Terceiro protesto contra a Copa tem menos confrontos

por Piero Locatelli — publicado 14/03/2014 01h51, última modificação 14/03/2014 02h40
Manifestação acabou com cinco detidos, contra 253 do protesto de fevereiro. Mais uma vez, efetivo policial superou o de manifestantes
Wesley Passos
PM

Policiais acompanham manifestantes na avenida Rebouças, zona oeste da cidade

Após dois protestos com ampla repressão policial, São Paulo teve uma manifestação contra a Copa do Mundo com menos confrontos nesta quinta-feira 13. Segundo a Polícia Militar, cinco manifestantes foram detidos no terceiro protesto – contra 253 do ato anterior, realizado em fevereiro.

A polícia militar, mais uma vez, estava em maioria. Um efetivo de mil e setecentos policiais militares, segundo dados fornecidos pela corporação, estavam ao redor do largo da Batata, onde cerca de 1.500 manifestantes se encontraram, segundo a Secretaria de Segurança Pública. Outros mil policiais estariam “de prontidão”.

Segundo a PM, cinco pessoas foram detidas no ato. Duas delas foram levadas no começo da manifestação –uma seria “um menor que depredava o interior da Estação Faria Lima” e a outra teria sido detida “com esferas de aço e estilingue”.

Apesar do grande efetivo, a Polícia Militar agiu de forma distinta dos protestos anteriores. No primeiro deles, a polícia dispersou o protesto com bombas de gás lacrimogêneo e um manifestante foi baleado por dois policiais. No segundo protesto, o número de policiais também havia excedido o de manifestantes, quando 253 pessoas foram presas –o maior número em um protesto desde junho do ano passado. Naquele dia, policiais cercaram os detidos usando a chamada tática de "kettling", fazendo um cordão de isolamento ao redor dos manifestantes.

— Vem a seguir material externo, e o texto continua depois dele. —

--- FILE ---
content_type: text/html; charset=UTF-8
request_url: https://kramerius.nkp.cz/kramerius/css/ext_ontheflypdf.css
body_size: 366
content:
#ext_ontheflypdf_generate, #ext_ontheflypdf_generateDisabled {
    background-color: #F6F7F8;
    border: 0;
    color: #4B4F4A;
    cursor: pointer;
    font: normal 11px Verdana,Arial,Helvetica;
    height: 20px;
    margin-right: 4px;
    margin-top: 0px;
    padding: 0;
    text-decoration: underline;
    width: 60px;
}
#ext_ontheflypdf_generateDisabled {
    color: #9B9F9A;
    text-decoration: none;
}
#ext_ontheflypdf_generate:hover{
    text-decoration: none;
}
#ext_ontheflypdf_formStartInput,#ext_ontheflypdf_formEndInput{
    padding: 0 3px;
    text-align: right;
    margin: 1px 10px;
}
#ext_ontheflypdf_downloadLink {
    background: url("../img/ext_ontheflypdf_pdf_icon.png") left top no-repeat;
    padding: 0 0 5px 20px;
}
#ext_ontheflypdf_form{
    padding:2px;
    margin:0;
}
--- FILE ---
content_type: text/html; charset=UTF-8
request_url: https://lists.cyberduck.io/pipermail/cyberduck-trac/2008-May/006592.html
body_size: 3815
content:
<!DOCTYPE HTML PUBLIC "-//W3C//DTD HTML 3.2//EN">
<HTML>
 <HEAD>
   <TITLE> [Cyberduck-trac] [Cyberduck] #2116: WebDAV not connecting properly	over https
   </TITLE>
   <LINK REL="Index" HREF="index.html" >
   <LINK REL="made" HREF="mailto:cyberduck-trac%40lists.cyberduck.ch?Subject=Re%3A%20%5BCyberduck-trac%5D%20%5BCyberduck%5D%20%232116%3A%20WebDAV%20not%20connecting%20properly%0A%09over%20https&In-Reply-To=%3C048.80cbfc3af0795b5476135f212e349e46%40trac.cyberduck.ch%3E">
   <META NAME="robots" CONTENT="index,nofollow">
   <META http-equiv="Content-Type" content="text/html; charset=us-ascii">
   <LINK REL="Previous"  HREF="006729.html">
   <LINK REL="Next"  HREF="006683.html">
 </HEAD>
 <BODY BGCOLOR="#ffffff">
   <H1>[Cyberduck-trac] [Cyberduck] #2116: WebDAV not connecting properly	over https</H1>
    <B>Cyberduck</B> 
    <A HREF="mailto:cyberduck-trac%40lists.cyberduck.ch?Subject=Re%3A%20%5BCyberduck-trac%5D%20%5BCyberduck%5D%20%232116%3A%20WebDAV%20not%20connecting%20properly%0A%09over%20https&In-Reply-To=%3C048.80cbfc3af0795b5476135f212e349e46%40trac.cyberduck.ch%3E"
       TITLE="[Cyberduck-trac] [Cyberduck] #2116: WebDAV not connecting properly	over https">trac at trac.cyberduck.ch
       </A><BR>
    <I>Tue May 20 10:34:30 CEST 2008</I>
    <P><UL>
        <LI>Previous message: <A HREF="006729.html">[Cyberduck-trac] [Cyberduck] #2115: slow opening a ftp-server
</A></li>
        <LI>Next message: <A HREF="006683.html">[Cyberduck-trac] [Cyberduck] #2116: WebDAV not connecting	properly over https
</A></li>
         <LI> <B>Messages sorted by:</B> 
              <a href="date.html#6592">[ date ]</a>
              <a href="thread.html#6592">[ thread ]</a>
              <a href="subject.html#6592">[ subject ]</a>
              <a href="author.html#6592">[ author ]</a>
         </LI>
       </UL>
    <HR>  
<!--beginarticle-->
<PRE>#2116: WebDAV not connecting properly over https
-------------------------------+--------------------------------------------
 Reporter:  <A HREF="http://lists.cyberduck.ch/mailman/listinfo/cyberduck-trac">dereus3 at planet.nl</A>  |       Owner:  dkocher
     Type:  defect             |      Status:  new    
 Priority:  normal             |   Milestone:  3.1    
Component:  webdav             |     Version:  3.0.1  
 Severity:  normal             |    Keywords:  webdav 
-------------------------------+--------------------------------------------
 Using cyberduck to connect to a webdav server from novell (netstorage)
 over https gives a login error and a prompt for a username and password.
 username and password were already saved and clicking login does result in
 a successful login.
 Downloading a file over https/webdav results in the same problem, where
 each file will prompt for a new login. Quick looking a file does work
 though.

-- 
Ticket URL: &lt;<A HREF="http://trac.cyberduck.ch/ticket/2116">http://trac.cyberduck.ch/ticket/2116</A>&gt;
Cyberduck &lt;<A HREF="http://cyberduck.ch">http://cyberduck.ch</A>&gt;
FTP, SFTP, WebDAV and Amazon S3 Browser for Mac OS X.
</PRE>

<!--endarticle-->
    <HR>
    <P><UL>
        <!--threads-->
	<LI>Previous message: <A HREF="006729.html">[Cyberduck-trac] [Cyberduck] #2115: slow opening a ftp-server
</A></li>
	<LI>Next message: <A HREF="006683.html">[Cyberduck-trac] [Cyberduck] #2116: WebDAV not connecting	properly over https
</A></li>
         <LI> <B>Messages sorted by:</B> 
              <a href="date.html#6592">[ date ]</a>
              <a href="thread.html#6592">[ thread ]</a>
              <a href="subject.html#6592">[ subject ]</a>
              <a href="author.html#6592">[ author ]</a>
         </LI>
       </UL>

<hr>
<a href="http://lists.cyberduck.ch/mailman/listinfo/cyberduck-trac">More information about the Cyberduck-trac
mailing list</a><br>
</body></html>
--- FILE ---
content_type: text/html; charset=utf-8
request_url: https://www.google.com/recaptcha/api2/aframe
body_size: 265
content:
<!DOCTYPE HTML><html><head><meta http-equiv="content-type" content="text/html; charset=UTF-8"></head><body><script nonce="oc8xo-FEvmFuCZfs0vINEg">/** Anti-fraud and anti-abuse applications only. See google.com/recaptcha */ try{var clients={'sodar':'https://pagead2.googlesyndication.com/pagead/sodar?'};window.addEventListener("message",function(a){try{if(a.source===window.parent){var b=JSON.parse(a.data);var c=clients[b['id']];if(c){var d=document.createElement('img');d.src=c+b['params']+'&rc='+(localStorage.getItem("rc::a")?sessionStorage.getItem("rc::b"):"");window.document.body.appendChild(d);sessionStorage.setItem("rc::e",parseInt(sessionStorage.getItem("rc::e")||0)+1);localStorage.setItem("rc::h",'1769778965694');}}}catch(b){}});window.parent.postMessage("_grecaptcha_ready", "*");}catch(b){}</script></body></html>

No terceiro ato, o gás lacrimogêneo e as balas de borracha estiveram ausentes. Os policiais formaram barreiras em frente a estabelecimentos comerciais como agências bancarias e concessionárias de carro que, segundo o comandante da operação, seriam alvos comuns das ações dos black blocs. O "pelotão do braço", efetivo policial especializado em artes marciais, estava no local, mas não foi acionado. Parte dos policiais não estava identificada no protesto (leia mais aqui).

Cinco horas de protesto

Os manifestantes andaram mais de dez quilômetros no protesto, que terminou às onze horas da noite na praça da Sé, centro da cidade. Eles seguiram por vias importantes da região oeste, como a avenida Rebouças e a Paulista.

Uma confusão ocorreu quando manifestantes jogaram objetos sobre policiais em frente a um café na Paulista. A PM tomou as duas faixas e fechou a avenida. Naquele momento, a maior parte dos manifestantes se dispersou e cerca de uma centena deles seguiram até a praça da Sé, onde o ato dispersou completamente Uma nova manifestação foi marcada para o dia  27 de março, uma quinta-feira, na avenida Paulista.